With two road wins over the weekend, the men’s basketball team took two more strides toward an Ivy League championship.

On the strength of torrid 3-point shooting, the Bulldogs (17-7, 9-1 Ivy) overcame Cornell, 80-65, Friday night in Ithaca, N.Y., and shellacked Columbia, 76-56, Saturday in New York. Yale kept its hold on first place in the Ivy League with the pair of road victories, remaining a game and half ahead of second place Princeton. The Bulldogs have now won seven games in a row and are a perfect 5-0 in Ancient Eight games away from home.

“My thoughts going into it was just to stay focused on this weekend,” said Paul Vitelli ’04, whose thoughts are now centered on Yale’s date with Princeton next Friday. “When you focus on the big picture, teams like Cornell and Columbia can get you.”

On Saturday night, though, Columbia (10-14, 3-7) had little chance against the Bulldogs, as Yale made 12 of 27 3-point attempts while coasting to a 20-point victory.

Down 20 points at the half, 37-17, the Lions clawed back to within 9 points, 44-35, with 12:21 left in the game. Yale responded with a 10-0 run, aided by a technical foul call assessed to Columbia head coach Armond Hill. Yale kept the ball after Vitelli made two free throws, and Alex Gamboa ’05 drained a 3-pointer from the left side for a 5-point possession.

Yale’s lead peaked at 23 points with two and half minutes to play when captain Ime Archibong ’03 turned 360 degrees in the air before slamming the ball home to the delight of the Yale fan contingent.

Edwin Draughan ’05 led the Bulldogs in scoring with 20 points on eight of 15 shooting. Gamboa and Vitelli were the other Elis to hit double figures, each chipping in 14 points.

A sign of things to come, Yale’s first four field goals came from 3-point territory.

The Lions’ defensive strategy was aimed at containing the Bulldogs’ frontcourt, and, in a sense, it worked, as Yale’s big men combined for only 8 points. But the focus on the interior consistently gave the Elis open looks on the perimeter, resulting in 44 percent shooting from beyond the arc. Six different Elis got in on the 3-point barrage, with Vitelli leading the way with four triples and Gamboa right behind him with three.

“T.J. [McHugh ’03] and Josh [Hill ’04] and Justin [Simon ’04] have been really making a strong presence down low and teams are taking note of that,” Draughan said. “[Saturday], our perimeter game had to be on par and I think it really was.”

Yale’s perimeter game also came up big Friday night against Cornell (4-19, 1-9).
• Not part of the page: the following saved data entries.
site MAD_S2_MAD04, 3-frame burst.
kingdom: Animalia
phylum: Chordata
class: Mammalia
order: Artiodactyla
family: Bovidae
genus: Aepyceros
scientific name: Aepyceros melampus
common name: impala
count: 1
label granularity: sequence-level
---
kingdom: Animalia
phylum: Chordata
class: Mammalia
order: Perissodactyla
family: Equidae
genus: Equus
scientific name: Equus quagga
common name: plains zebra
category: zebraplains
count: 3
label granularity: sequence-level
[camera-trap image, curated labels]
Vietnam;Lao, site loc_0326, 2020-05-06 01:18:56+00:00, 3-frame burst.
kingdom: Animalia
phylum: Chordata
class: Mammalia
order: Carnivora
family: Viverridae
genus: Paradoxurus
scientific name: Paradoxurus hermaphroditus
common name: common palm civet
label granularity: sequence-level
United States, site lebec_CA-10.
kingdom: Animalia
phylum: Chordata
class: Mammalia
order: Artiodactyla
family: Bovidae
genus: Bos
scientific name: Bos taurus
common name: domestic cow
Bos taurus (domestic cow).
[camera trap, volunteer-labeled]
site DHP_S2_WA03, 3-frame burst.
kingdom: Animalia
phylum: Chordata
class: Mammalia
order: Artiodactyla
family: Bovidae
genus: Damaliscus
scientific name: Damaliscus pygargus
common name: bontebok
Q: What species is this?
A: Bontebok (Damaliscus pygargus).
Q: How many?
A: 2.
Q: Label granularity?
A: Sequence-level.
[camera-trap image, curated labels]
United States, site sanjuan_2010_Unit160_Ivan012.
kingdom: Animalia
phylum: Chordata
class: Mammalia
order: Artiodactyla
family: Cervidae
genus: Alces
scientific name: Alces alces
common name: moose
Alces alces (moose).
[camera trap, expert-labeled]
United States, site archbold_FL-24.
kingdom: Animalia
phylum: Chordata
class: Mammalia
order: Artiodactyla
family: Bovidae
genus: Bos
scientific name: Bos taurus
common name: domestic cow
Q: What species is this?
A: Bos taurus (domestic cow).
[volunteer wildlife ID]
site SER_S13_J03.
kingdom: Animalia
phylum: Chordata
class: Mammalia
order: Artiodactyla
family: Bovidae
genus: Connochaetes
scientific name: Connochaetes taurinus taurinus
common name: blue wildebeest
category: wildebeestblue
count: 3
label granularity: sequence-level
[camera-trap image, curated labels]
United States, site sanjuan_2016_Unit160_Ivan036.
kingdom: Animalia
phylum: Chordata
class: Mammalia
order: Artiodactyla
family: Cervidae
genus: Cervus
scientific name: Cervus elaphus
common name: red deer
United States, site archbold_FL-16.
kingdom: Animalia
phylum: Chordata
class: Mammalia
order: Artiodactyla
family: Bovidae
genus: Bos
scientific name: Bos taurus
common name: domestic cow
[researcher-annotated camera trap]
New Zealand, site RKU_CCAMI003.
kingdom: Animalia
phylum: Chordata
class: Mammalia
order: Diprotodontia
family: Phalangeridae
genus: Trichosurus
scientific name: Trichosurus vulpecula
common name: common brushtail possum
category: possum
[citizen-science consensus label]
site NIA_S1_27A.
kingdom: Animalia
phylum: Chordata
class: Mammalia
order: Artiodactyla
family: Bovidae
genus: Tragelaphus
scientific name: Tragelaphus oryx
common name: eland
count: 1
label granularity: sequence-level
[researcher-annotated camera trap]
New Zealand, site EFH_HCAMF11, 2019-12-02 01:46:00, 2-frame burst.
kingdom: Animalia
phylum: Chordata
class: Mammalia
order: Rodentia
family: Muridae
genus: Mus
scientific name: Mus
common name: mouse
Trailing 56-49 to the cellar-dwelling Big Red with 12 minutes to play, the Bulldogs took control of the game with four straight 3-pointers — the first from Scott Gaffield ’04 and the next three from Vitelli — to take a 61-56 lead with 9:40 to play. Yale outscored Cornell 19-9 the rest of the way. For the night, the Bulldogs were 11 of 25 from 3-point range, with three apiece from Vitelli, Gaffield and Mark Lovett ’05. Lovett paced the Elis with 14 points, followed by 13 from both Vitelli and Draughan and 10 from McHugh.

Lovett had 13 of his points in the first half, when his hot hand helped the Elis overcome a 10-point deficit to trail by only two at the half, 42-40.

“Some of the hoopla got to the kids a little bit,” Yale head coach James Jones said, referring to the attention the team has received from the national media in the last week after its home sweep of Princeton and the University of Pennsylvania.

But when Lovett came off the bench and began to hit from the outside, “it gets contagious,” Jones said.

The Bulldogs return to action Friday when they travel to Princeton, followed by a Saturday night contest at Penn.

Notes: Former New York Knicks coach Jeff Van Gundy was in attendance at the game. He attended Yale practice Jan. 24. Knicks assistant Steve Clifford, a friend of Jones’, arranged the visit — Yale last went 2-0 in the Empire State in 1990-91 — About half the 1,832 fans in Columbia’s Levien Gym were Yale supporters.